It looks like the University of North Carolina at Chapel Hill is finding out the hard way that bending to white fragility can come at a cost.
Ever since Nikole Hannah-Jones was denied a tenured position at her alma mater because conservatives across America went to war against her Pulitzer Prize-winning work The 1619 Project—including a rich and fragile white UNC donor who took issue with the teaching of history from a Black perspective instead of more white history in a sea of white history curriculum—the outpouring of support for the famed journalist has been overwhelming. Hell, more than 250 renowned activists and other public figures signed a letter declaring that they “stand in solidarity” with Hannah-Jones.
Now, UNC-Chapel Hill’s chemistry department is complaining that, due to the school’s bowing to white nationalist nonsense, the department has lost a top candidate it worked damn hard to get on staff because the candidate also stands with Hannah-Jones.
HuffPost reports that more than 30 faculty members from the university’s chemistry department sent a letter to UNC Chancellor Kevin Guskiewicz decrying the loss of Lisa Jones, “a world-renowned chemist who withdrew her candidacy for a job at UNC over the school’s refusal to grant Hannah-Jones tenure,” according to the Post.
Jones, who holds a doctorate in chemistry and is currently teaching at the University of Maryland, said she couldn’t look past UNC’s treatment of Hannah-Jones when considering whether to join its faculty.
“The news this week that Nikole Hannah-Jones was denied tenure was very disheartening,” Jones, who is Black, said in the letter. “It does not seem in line with a school that says it is interested in diversity. Although I know this decision may not reflect the view of the school’s faculty, I will say that I cannot see myself accepting a position at a university where this decision stands. I appreciate all of the effort you have put into trying to recruit me but for me this is hard to overlook.”

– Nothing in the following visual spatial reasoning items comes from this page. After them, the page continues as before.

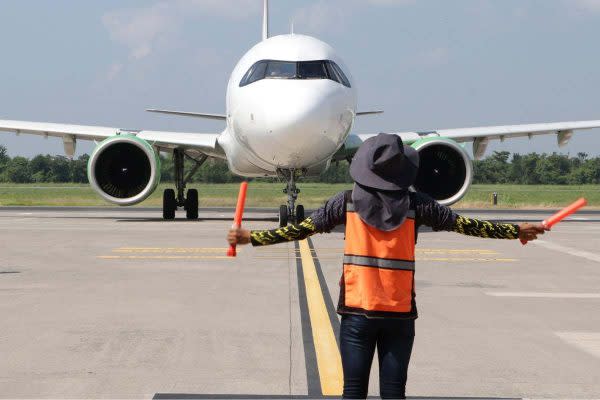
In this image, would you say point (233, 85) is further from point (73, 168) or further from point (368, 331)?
point (73, 168)

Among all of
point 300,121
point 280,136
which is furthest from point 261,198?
point 300,121

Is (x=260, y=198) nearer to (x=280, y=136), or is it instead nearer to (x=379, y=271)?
(x=280, y=136)

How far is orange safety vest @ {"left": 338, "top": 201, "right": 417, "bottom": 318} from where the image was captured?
12.3ft

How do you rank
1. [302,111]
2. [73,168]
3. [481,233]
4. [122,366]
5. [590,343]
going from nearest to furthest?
[481,233], [122,366], [590,343], [302,111], [73,168]

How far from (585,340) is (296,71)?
1029 cm

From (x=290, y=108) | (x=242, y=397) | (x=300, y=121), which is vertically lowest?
(x=242, y=397)

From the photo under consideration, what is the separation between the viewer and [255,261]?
1192cm

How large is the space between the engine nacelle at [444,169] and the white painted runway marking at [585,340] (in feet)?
42.6

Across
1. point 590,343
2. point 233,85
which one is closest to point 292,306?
point 590,343

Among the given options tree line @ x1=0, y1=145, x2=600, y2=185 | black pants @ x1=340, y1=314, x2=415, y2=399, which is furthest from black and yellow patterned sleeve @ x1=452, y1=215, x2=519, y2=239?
tree line @ x1=0, y1=145, x2=600, y2=185

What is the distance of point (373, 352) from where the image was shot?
3809 millimetres

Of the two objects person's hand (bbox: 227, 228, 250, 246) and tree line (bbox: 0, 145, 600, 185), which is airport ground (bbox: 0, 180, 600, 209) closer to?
tree line (bbox: 0, 145, 600, 185)

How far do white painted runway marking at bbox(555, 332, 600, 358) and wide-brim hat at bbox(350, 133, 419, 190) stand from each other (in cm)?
276

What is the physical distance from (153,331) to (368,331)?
3.21 metres
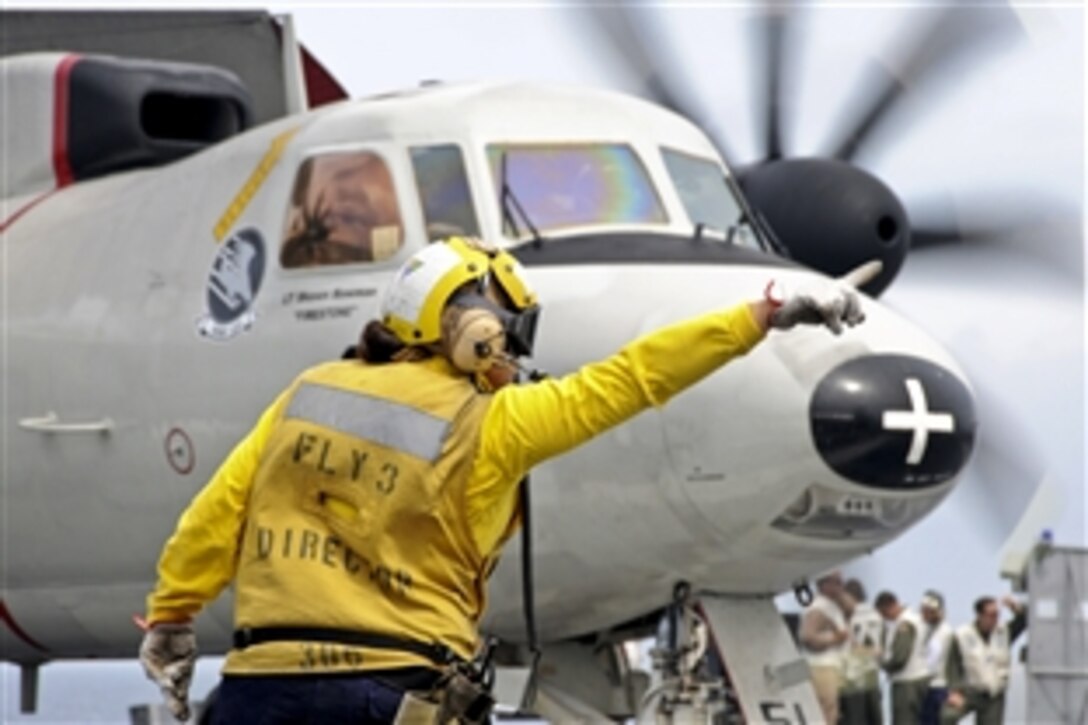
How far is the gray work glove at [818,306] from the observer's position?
5242mm

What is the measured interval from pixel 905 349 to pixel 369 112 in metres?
2.78

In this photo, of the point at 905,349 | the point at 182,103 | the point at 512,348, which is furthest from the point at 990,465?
the point at 512,348

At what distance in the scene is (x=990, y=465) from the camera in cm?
1364

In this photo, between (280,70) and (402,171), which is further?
(280,70)

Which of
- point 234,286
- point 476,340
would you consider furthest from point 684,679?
point 476,340

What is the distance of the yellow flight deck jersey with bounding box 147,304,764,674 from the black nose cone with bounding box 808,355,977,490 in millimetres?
3954

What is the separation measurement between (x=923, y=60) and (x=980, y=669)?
5.29m

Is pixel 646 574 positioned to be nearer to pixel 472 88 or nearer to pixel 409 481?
pixel 472 88

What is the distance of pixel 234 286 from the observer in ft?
37.3

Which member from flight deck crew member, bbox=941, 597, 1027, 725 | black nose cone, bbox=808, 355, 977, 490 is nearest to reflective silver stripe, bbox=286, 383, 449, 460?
black nose cone, bbox=808, 355, 977, 490

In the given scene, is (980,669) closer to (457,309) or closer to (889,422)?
(889,422)

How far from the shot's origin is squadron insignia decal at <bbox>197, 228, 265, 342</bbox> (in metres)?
11.3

Faculty from UNC’s chemistry department said they’d been working over the past two years to recruit Jones.
“Her letter, withdrawing her candidacy to join our faculty, is a reflection of what our nation’s minority scholars will be saying about the University of North Carolina at Chapel Hill as they search for job opportunities or consider if this University is the right fit,” they warned.

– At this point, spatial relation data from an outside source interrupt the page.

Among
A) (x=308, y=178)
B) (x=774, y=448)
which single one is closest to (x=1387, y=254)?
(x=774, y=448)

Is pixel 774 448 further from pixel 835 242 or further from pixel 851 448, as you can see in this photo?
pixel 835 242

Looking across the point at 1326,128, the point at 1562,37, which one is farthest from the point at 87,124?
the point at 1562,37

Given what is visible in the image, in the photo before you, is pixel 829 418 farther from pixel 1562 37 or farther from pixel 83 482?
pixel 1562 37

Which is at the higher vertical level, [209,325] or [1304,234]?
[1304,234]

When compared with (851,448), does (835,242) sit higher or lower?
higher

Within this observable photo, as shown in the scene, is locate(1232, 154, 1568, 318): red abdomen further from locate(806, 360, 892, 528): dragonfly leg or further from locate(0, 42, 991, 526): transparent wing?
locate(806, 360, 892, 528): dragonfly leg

Imagine your very public bending over to white supremacy becoming part of your legacy. Seems to me UNC-Chapel Hill would’ve been much better off ignoring all of the white tears and doing right by Hannah-Jones. Maybe the board never expected that so many people—Black people especially—would be standing together in support of Hannah-Jones and refusing to be quiet about the effort to keep American history whitewashed.
Seriously, when this story and others from this time period are told to future generations, what side of history do you want to be on?